I know, this stuff can sound drier than Grape Nuts (GN) cereal but here’s the cool part—last Saturday my Synology 412+ NAS started beeping (I have it set to do that). I logged into Synology’s browser-based Diskstation Manager software and quickly learned that one of my Western Digital drives had failed. Crap! That is so not cool. But…

…Since this failed drive was part of a RAID array with 1 disk-failure fault tolerance, it was as if nothing happened beyond the beep. I could still access and play all of my music. Needless to say, if I was using a a single drive and it failed, and I didn’t have a backup, I could be in big big trouble depending on the type of drive failure. I once had a HDD experience a mechanical failure which meant the data on the drive was not recoverable. It was gone forever (I had a backup but it was partial because the disk failed during a backup which corrupted the backup).

To fix my NAS, I just purchased another 2TB Western Digital drive from Amazon and slapped it into the slot where the failed drive lived.
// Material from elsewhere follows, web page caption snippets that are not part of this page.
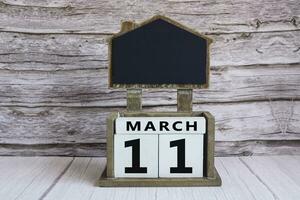 Chalkboard with March 11 date on white cube block on wooden table. photo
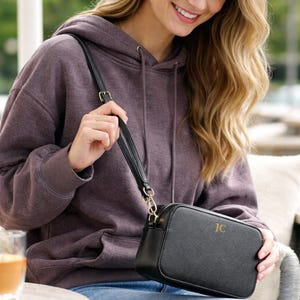May include: Black crossbody bag with gold-tone hardware and a shoulder strap. The bag has a rectangular shape and a zipper closure. The initials "JC" are displayed on the front of the bag. The bag is being held by a person wearing a purple hoodie.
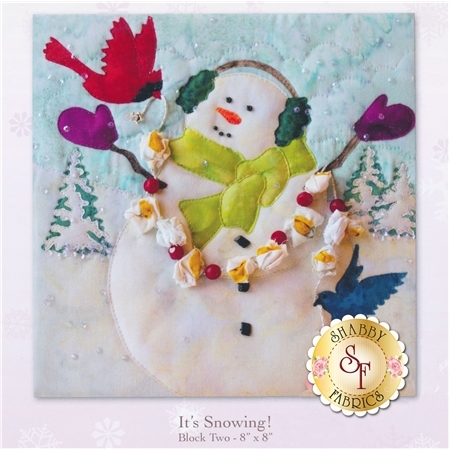 A happy snowman with cardinal and popcorn garland celebrating a snowfall.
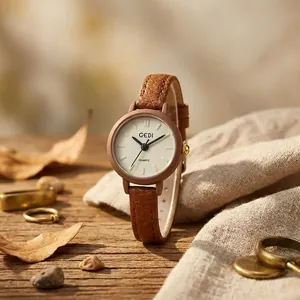 GEDI vintage women's quartz watch with slim brown leather strap displayed on a wooden surface
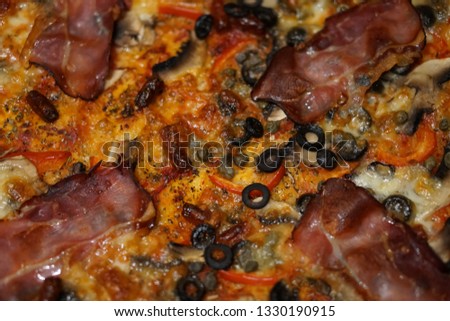 top of homemade pizza with Parma ham, black olives and capers
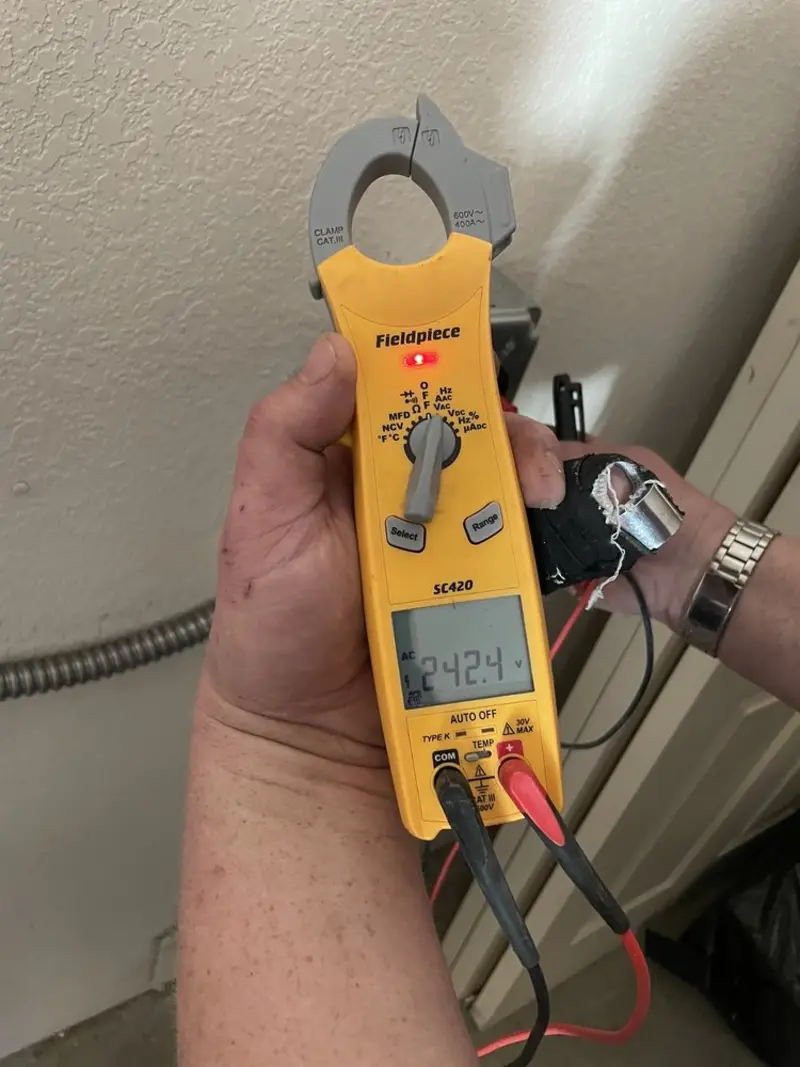 Voltage testing with clamp meter during Electrical Installation Services in Parkland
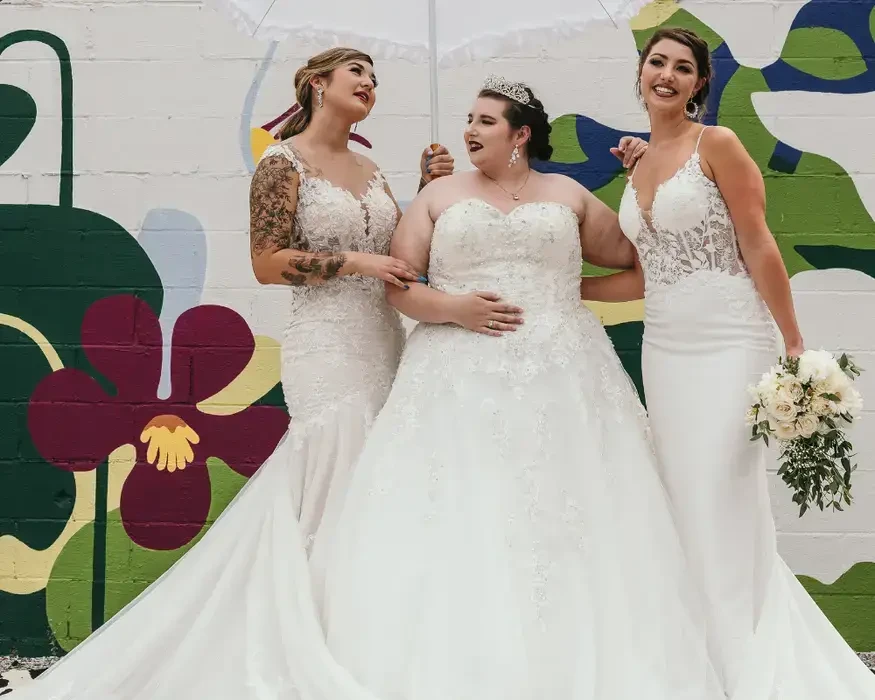 Brides wearing wedding dresses at Elegance Weddings Bridal Shop in Highland Indiana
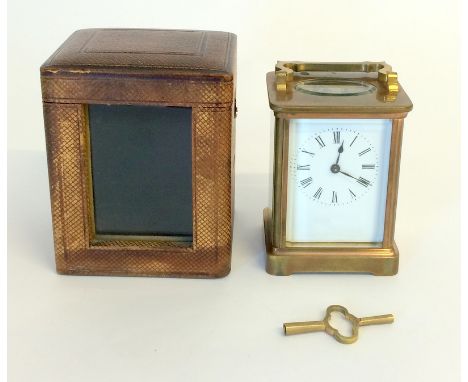 Brass carriage clock and key in travelling case. in working order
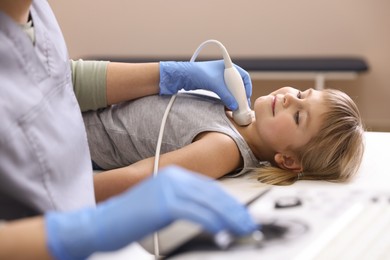 Photo of Sonographer conducting ultrasound examination of little girl's thyroid gland in clinic, closeup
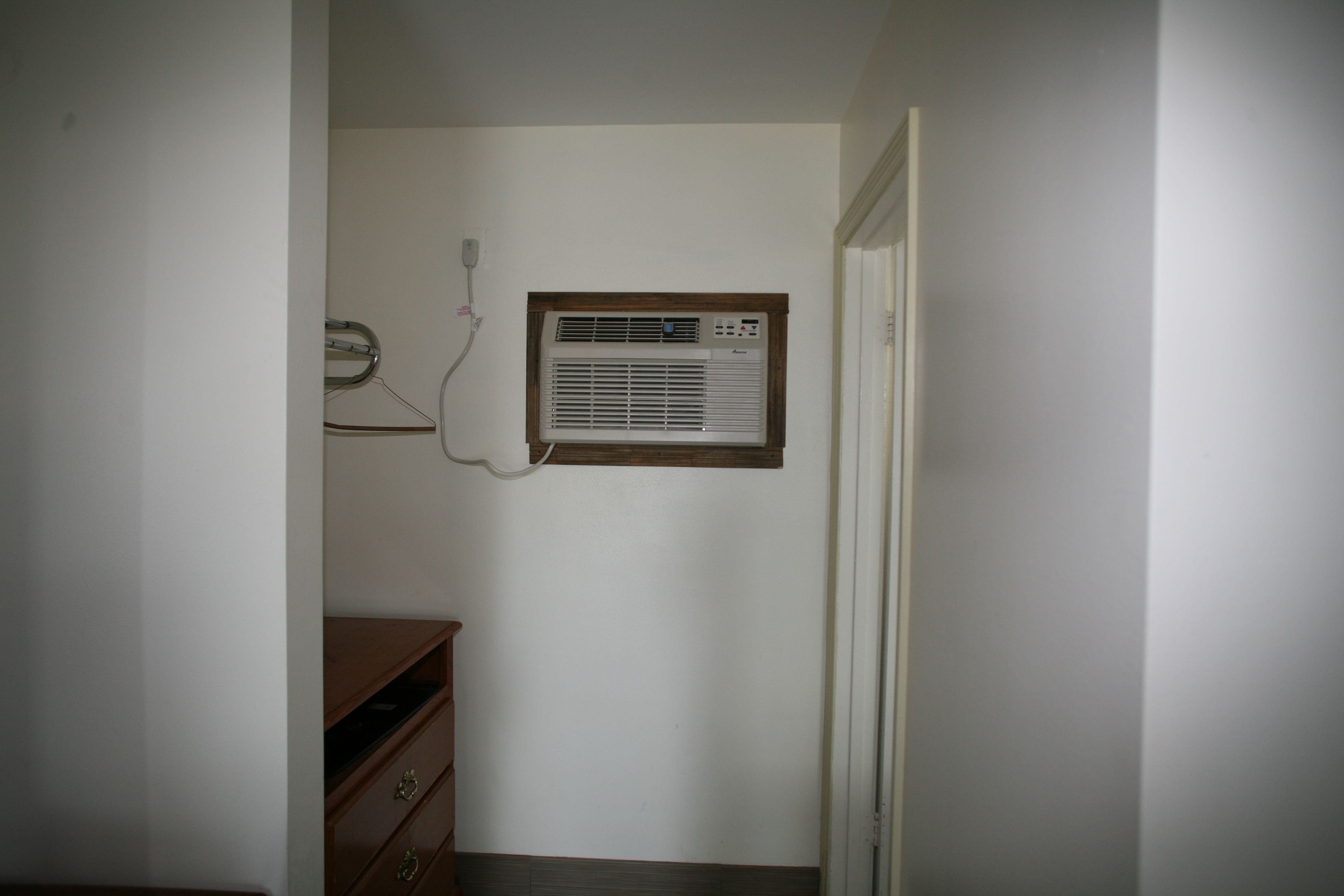 Una habitación con aire acondicionado de pared, un aparador de madera y una puerta.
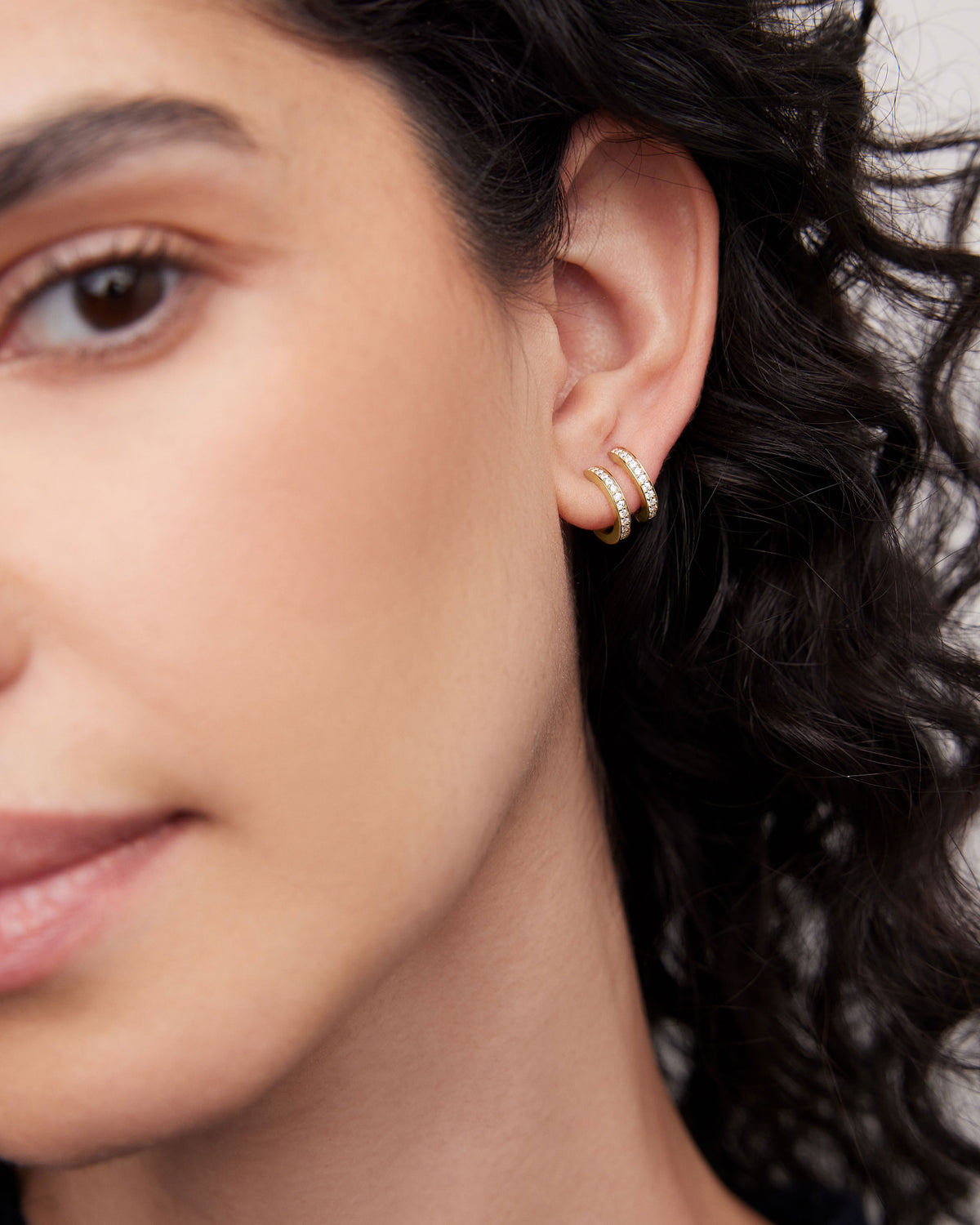 18k Extra Small Huggie with Pavé Diamonds 18K gold earring - side view | diamond huggie earrings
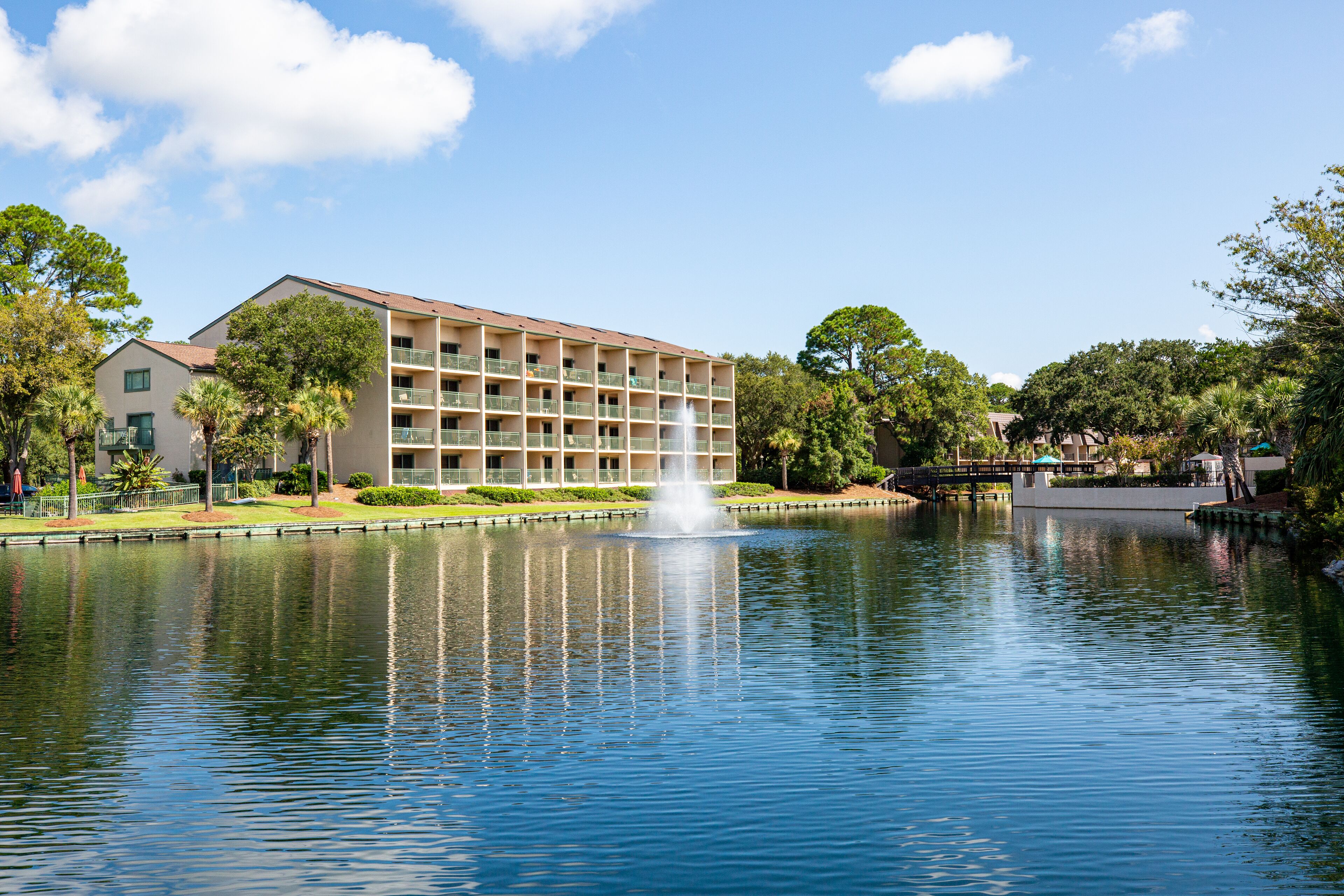 A hotel with a large building, a fountain in the middle of a pond, and surrounding greenery.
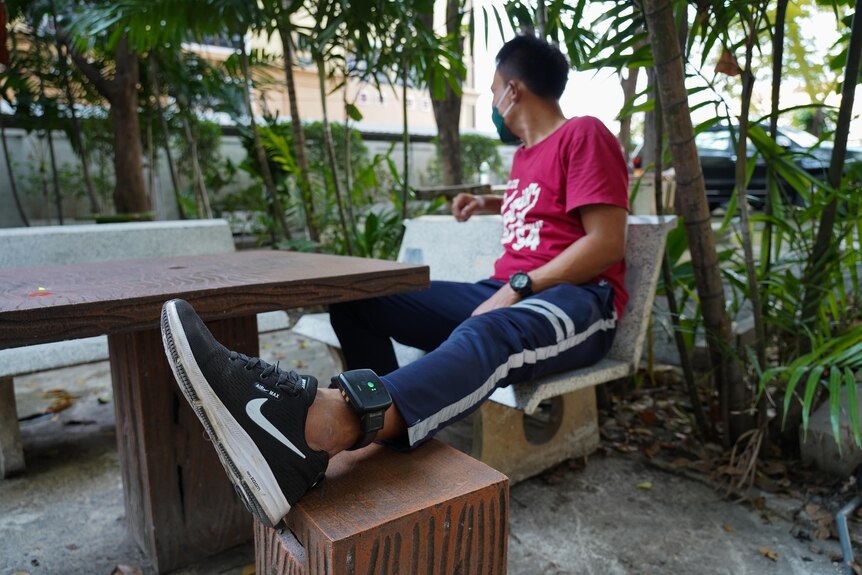 A man faces away from the camera while resting his foot, with a tracking bracelet on his ankle, on a chair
That took all of a minute. I then ran the Repair utility in Diskstation Manager which adds the new HDD to the RAID array thus becoming part of the family that stores and protects my investment in music.

The moral of the story—if you own or plan to buy a lot of downloads and/or rip CDs, you’ll want to seriously consider buying a NAS (from Synology or QNAP) and setting it up as a RAID array with fault tolerance for drive failure. I also highly recommend adding external backup, I use a USB drive directly attached to the Synology, as a true backup.